If you want to skip the best and most complete experience game in the trilogy then sure. Plus the series as a whole isn't as worthwhile if you haven't built up a strong connection with the universe and characters. The former of those connections is done best in ME1 and the latter of them gets it start in ME1 even though its done best in ME2.


----------



## PoinT_BlanK (May 6, 2013)

ME2 was my favorite, something about it just clicked with me. but the first is good too


----------



## Gunners (May 6, 2013)

I jumped straight into Mass Effect 3, skipping Mass Effect 1 and 2. I probably wouldn't advise as I'm the sort of the person who is not overly fussy about the story.


----------



## Deaf Ninja Reaper (May 6, 2013)

Always thought Mass Effect 2 was the best game of all three.


----------



## Snakety69 (May 6, 2013)

[YOUTUBE]http://www.youtube.com/watch?v=WfpyGyb1J4I[/YOUTUBE]


----------



## Rios (May 6, 2013)

Just skip all annoying side missions and collectibles, stick to the main plot. Things will get better in the second game.


----------



## Hand Banana (May 6, 2013)

Blue said:


> Also choices carry over from game to game, and if you go right into 2 it makes a lot of ^ (not the meaning of the word "respect".) choices for you.

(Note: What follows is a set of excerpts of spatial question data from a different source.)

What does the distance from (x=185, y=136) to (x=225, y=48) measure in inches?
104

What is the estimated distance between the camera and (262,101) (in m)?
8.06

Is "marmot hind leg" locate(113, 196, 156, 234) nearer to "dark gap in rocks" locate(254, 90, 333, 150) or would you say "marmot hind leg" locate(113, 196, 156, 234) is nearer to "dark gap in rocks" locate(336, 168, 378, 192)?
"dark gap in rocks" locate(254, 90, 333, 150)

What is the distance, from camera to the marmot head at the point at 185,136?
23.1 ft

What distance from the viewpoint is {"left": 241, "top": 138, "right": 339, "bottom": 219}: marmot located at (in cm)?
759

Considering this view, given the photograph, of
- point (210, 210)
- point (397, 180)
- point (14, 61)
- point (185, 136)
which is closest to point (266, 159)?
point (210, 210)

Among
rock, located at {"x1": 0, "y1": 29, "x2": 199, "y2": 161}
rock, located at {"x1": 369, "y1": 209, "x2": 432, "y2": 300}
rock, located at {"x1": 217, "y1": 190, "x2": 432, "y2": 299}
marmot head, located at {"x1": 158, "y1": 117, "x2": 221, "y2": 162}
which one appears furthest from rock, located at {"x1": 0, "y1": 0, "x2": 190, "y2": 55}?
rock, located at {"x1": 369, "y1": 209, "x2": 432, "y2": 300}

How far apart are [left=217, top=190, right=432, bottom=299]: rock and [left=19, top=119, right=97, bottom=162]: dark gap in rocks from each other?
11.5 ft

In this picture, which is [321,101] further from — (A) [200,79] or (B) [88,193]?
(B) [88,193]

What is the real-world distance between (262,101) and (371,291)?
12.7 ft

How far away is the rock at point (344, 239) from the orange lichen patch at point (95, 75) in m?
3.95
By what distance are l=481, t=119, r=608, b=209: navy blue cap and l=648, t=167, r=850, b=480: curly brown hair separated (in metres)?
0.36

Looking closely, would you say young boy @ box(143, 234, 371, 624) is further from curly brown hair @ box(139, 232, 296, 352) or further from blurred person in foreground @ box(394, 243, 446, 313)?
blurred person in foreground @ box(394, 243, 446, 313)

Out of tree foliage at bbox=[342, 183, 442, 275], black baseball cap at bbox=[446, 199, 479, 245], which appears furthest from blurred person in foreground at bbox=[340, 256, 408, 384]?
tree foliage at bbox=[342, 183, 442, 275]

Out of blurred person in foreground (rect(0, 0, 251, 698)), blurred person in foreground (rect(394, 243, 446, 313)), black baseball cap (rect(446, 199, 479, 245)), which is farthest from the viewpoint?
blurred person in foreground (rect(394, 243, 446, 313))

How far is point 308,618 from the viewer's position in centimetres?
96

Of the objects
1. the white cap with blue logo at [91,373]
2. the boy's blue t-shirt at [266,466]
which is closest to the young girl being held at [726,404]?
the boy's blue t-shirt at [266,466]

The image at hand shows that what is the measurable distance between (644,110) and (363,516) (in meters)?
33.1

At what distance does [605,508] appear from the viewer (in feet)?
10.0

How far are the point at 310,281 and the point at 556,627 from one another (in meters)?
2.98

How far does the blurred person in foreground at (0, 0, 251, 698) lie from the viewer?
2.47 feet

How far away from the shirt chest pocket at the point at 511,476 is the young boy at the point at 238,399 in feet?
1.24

Buy the genesis dlc and you can make the choices.


----------



## Wan (May 6, 2013)

I don't agree that ME1 was the best game of the trilogy.  The story is good but not phenomenally better than the sequels, and the combat mechanics get much improved in the sequels.  But under no circumstance should it be skipped.  It introduces a lot of characters, sets up the Mass Effect universe, and has a good (not great) story.  It's more important to play all the Mass Effect games in sequence than it is for any other game series, ever.

Buy the Trilogy edition if you can.  The "Bring Down the Sky" DLC for Mass Effect 1 will probably be included for free.  When it comes to DLC for the whole series, these are my "can't skip" recommendations (meaning, they're pretty important to the plot):

Mass Effect 2:
Lair of the Shadow Broker
Arrival

Mass Effect 3:
From Ashes
Leviathan
Citadel

These are my "good but nonessential" recommendations:
Mass Effect 1:
Bring Down the Sky

Mass Effect 2:
Kasumi: Stolen Memory
Overlord

And these are the ones that I wouldn't bother buying.  In fact, I haven't bought them!:
Mass Effect 1:
Pinnacle Station

Mass Effect 3:
Omega



Rios said:


> Just skip all annoying side missions and collectibles, stick to the main plot. Things will get better in the second game.




*Spoiler*: __ 



No.  You can inadvertently get Wrex killed that way if you don't know what you're doing the first time through.


----------



## Patchouli (May 6, 2013)

Rios said:


> Just skip all annoying side missions and collectibles, stick to the main plot. Things will get better in the second game.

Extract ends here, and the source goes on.